Deb dove into New Zealand like a Kiwi, just back from overseas, tucks into steak and cheese pie – unreservedly, with gusto. She’d climb the Mount and cycle the Karangahake Gorge before noon, then spend the afternoon paddle boarding in the ocean. She said her adopted home was the first place she felt deep in her bones she belonged. 

Colleagues and patients embraced Doctor Deb, showering her with freshly-baked pies, mountain bike trips and that most precious commodity – time.  

The day she left, with tears in her eyes and a box of tissues tucked into her elbow, she said, “I feel like a baby being ripped from its mother’s arms.”

She paused while hanging a wide-brimmed straw hat in the hallway of her rental house. “You want this? It’s ours, but we're not bringing it.”

I’ll take the hat, but I’d rather you stay.

I write this not just as a see-you-later for my friend, but as a reminder we can all be the spark for someone else.
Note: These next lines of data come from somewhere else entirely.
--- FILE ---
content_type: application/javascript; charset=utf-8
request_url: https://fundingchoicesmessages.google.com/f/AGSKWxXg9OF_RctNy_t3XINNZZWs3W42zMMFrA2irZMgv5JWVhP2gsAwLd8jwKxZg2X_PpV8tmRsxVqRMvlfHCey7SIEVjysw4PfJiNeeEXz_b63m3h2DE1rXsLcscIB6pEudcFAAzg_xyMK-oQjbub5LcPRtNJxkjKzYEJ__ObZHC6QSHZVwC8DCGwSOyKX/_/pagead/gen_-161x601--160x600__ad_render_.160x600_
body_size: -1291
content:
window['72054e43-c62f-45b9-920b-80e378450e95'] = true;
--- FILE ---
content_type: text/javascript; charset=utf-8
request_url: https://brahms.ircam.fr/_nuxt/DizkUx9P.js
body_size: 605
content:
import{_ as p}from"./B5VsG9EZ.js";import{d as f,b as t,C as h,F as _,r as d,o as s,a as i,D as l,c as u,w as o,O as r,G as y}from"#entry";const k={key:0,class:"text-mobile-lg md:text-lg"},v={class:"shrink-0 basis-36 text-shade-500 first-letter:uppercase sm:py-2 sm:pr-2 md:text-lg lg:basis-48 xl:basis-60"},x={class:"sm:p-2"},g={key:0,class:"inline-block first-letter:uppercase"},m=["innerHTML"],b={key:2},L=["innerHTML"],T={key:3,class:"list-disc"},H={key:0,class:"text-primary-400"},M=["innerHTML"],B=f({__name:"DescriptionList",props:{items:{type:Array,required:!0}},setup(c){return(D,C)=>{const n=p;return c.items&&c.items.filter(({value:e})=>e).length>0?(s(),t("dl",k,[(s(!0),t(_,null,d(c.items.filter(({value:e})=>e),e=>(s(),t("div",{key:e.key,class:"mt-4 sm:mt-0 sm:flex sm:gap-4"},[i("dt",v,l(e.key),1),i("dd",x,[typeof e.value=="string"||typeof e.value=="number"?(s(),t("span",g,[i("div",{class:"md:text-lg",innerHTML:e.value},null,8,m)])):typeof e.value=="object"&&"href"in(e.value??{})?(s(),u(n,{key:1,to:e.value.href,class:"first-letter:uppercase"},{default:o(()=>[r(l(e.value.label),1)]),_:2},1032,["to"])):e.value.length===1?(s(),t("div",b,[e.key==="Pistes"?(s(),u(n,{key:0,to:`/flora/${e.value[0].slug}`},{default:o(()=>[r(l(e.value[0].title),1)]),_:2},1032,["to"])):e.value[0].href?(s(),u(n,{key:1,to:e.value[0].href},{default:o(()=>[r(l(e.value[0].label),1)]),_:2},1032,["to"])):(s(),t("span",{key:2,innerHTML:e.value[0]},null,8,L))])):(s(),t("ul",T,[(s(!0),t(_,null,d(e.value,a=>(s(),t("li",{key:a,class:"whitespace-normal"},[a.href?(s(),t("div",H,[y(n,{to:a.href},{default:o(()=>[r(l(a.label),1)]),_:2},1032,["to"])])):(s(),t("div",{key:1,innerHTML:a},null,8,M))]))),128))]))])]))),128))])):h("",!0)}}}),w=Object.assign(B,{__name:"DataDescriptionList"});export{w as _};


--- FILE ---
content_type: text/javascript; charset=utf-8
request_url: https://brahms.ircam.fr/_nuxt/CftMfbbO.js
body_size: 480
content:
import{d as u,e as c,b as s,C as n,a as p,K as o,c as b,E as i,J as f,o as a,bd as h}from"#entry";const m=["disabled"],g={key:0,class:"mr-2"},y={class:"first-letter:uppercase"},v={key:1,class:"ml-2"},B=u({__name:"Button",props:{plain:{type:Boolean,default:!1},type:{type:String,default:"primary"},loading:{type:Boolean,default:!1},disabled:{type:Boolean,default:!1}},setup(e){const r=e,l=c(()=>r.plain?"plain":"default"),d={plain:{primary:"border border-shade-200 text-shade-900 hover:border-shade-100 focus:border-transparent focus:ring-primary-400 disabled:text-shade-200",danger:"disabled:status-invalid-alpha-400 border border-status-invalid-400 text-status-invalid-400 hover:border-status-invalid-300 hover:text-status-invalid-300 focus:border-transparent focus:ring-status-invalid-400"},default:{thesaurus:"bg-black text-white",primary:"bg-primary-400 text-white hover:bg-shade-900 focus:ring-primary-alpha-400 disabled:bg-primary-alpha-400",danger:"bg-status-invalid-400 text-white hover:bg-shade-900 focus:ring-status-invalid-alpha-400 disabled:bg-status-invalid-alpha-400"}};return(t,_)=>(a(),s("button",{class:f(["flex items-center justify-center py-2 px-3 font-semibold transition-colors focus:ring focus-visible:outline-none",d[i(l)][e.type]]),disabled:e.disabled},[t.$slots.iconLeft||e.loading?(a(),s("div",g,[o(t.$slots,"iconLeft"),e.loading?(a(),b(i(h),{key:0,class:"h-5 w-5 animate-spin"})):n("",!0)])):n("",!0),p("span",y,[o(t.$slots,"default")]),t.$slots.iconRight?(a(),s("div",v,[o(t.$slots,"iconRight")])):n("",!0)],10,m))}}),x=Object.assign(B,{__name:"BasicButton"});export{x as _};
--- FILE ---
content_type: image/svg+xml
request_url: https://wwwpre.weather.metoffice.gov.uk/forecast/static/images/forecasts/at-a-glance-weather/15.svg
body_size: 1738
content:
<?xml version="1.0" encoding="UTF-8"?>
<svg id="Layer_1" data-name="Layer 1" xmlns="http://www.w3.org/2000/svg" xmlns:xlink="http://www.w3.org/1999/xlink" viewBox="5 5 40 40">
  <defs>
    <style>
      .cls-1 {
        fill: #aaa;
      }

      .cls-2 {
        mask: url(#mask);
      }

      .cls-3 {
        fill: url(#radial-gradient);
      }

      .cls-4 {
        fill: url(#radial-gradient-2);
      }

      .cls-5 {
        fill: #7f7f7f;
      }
We can revel in our corner of the world rather than lament what we lack. Our sunsets are numbered. Deb’s year abroad has flown for us both – another signal of time eluding our grasp, slipping like sand through a sieve.

A journalism mentor once told our class, “There are two kinds of stories – ‘Going on a journey,’ and ‘The stranger comes to town.’” 

Sometimes, when the stranger comes to town, she takes us on a journey – a trip to rediscover wonder and the possibilities of place.

And when wonder makes me hungry, I smile as I open yet another parting gift - the jar of almond butter in the fridge.